Fehér Isten (Beyaz Tanrı)
Kornél Mundruczó’nun Macaristan’da artan ırkçılık olaylarından kaygılandığı için çektiğini söylediği Beyaz Tanrı (Fehér Isten) seyirciyi insanlardan çok köpeklerle özdeşleştirmeyi başaran bir ‘tür kokteyli’.
Cannes’ın en cüretkâr filmlerini kapsayan Belirli Bir Bakış bölümünde En İyi Film ödülünü kazanan Beyaz Tanrı’nın alabileceği en manidar ödüle layık görüldüğünü söyleyebiliriz. Annesi kısa bir süreliğine yurtdışına çıkınca köpeği Hagen ile beraber babasının yanına taşınmak zorunda kalan Lili’nin öyküsüymüş gibi başlayan film, köpeğin sokağa bırakılmasıyla beraber zincirlerinden boşanıyor. Bir orkestrada saksafon çalan Lili’nin ergenlik sancılarıyla, bir başına kalan “iyi aile köpeği” Hagen’ın sokağın acımasızlığıyla yüzleşmesi birbirine paralel bir şekilde kurgulanıyor. Lili’nin öyküsü bir büyüme hikâyesine evrilirken, Hagen’ınki de bir melodram olarak başlayıp bir aksiyon filmine ve en sonunda Tarantinovari bir intikam öyküsünün işlendiği bir gerilime dönüşüyor. Yönetmen bütün bu türleri bir arada tutarlı bir şekilde kullanmayı başarırken anlatısının içine Fareli Köyün Kavalcısı masalını hatırlatacak öğeler de yerleştiriyor. Ve bu ‘tür kokteyli’ni daha da ileri götürerek filmini son düzlükte adeta bir distopyaya çeviriyor.
Filmin bu karmaşıkmış gibi görünen ama şaşırtıcı bir şekilde her şeyi bir arada tutan melez yapısının iki farklı düzeyde anlam kazandığını belirtmek gerek. Birincisi; filmin duygu dünyasının inişli çıkışlı bir hal almasını sağlayan bu yapının, müzik hocasından babasına kadar hayatındaki bütün otorite figürlerine başkaldıran Lili’nin gel gitli ruh halini yansıtan bir öğe olarak işlevselleşmesi. İkincisi için ise öncelikle Hagen karakterinin öyküdeki işlevine bakmak gerek. Sokak köpeklerinin vahşi habitatında hayat mücadelesi verirken bir köpek dövüşü simsarı tarafından kaçırılıp acımasız bir eğitimden geçirilen, işkence gören ve bunun üzerine bir isyan örgütleyen Hagen’ı etnik kökeni, cinsel yönelimi ya da ten rengi nedeniyle baskı altına alınan herkesin metaforu olarak görmek mümkün. Filmin melez yapısını düşününce, Hagen’ın film boyunca melez bir köpek olduğunun vurgulanması ve bu yüzden aşağılanması da oldukça manidar bir hal alıyor. Hagen ve Lili’nin tektipleştirici ve gaddar otorite figürlerine karşı isyanları tektip olmayan, birçok farklı rengi ve duyguyu barındıran bir estetik anlayışla resmediliyor.
┄┄┄┄┄┄
_Görev:_ Beyaz Tanrı filmini ele alan yazıyı son cümlesinin ardından devam ettirin.

_Çıkarılan bilgiler:_
┄┄┄┄┄┄
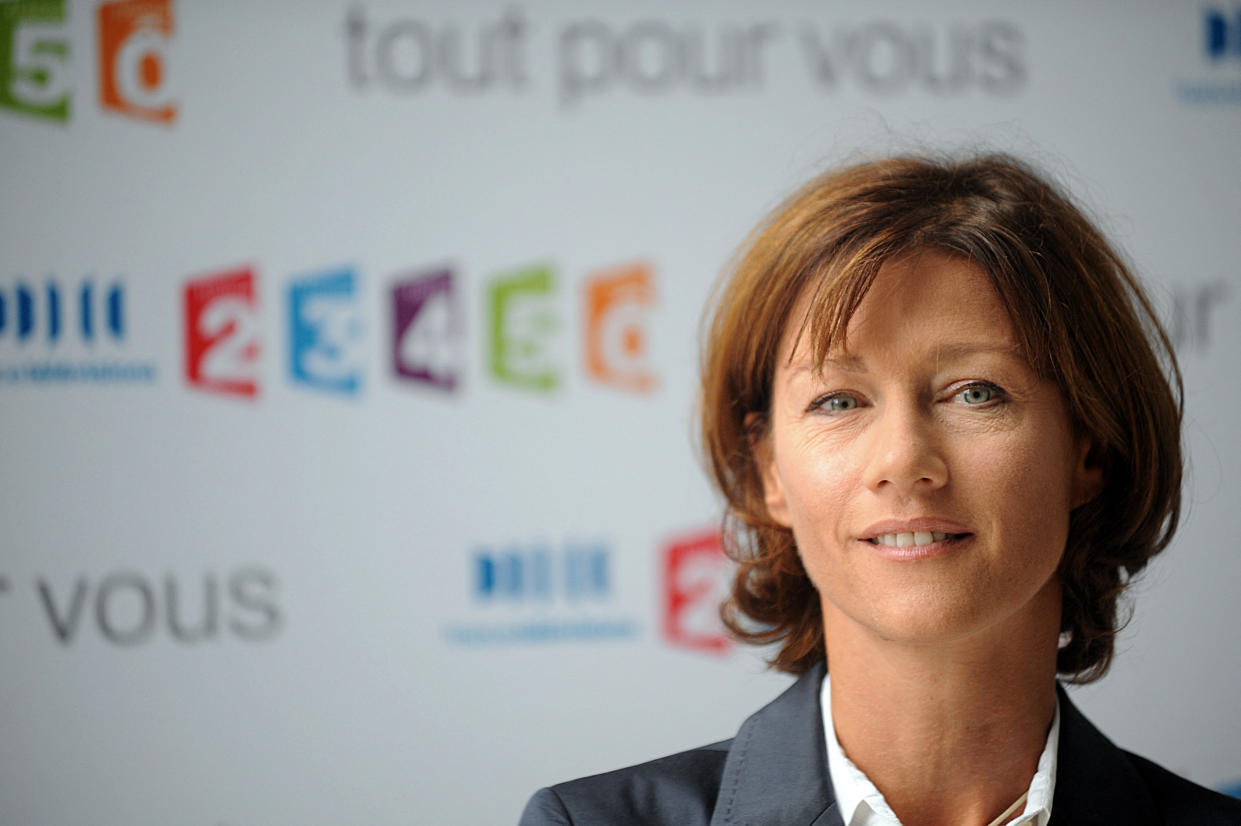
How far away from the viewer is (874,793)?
┄┄┄┄┄┄
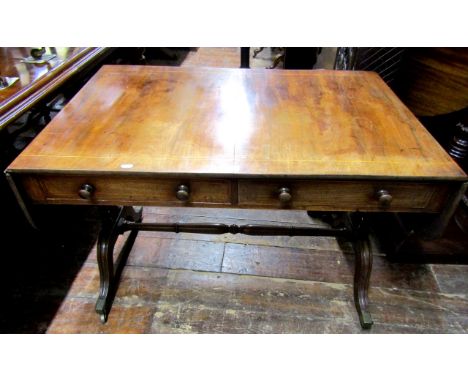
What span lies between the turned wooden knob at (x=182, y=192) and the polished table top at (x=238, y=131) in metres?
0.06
┄┄┄┄┄┄
_Göreve yanıt:_
Bir isyan filmi olarak özetlenebilecek olan Beyaz Tanrı’nın güçlü yönlerinden bir diğeri ise seyirciyi insanlardan çok köpeklerle özdeşleştirmeyi başarabilmesi. Ölü bir dananın bir soğuk hava deposunda parçalanmasını tüm detaylarıyla göstererek başlayan film öykünün ilerleyen bölümlerinde karşımıza çıkacak olan insan kaynaklı şiddeti de aynalamış oluyor. Kasaplara satılmak üzere depolarda saklanan hayvan bedenlerini tüketilecek şeyler değil, birer ceset olarak gösteren Beyaz Tanrı oldukça sıradan olabilecek bir mizanseni tekinsiz bir hale getiriyor. İlerleyen bölümlerinde Hagen’ın bakış açısından çekilmiş sahneler de filmin insan karakterlere karşı mesafe almasına yardımcı oluyor.
Macaristan’da artan ırkçılık olaylarından kaygılandığı için böyle bir film çekmek istediğini söyleyen yönetmen Kornél Mundruczó metaforları ve göndermeleri fazlasıyla bariz olan bir filme imza atmış. Anlatıdaki bu açıklık, kesinlikle yüzeysellikle sonuçlanmıyor. Tam aksine, izleyicinin bakış açısını eğip bükebilmesini sağlayarak Beyaz Tanrı’yı ilgi çekici bir seyirlik haline çeviriyor. Fakat filmin son bölümünün, cesur estetiğinin yarattığı etkiyi düşürdüğü söylenebilir. Avusturyalı romantik şair Rainer Maria Rilke’in “bizi ürküten her şey sevgimize muhtaçtır” sözüyle başlayan film, arızalı düzeni sadece ‘sevgi’yle tamir etmeye çalışan bir naifliğe sahip. Her ne kadar Beyaz Tanrı söylemsel boyutta zayıf kalsa da, filmin sinema duygusu her sinemaseverin kalbini çalacak kadar güçlü.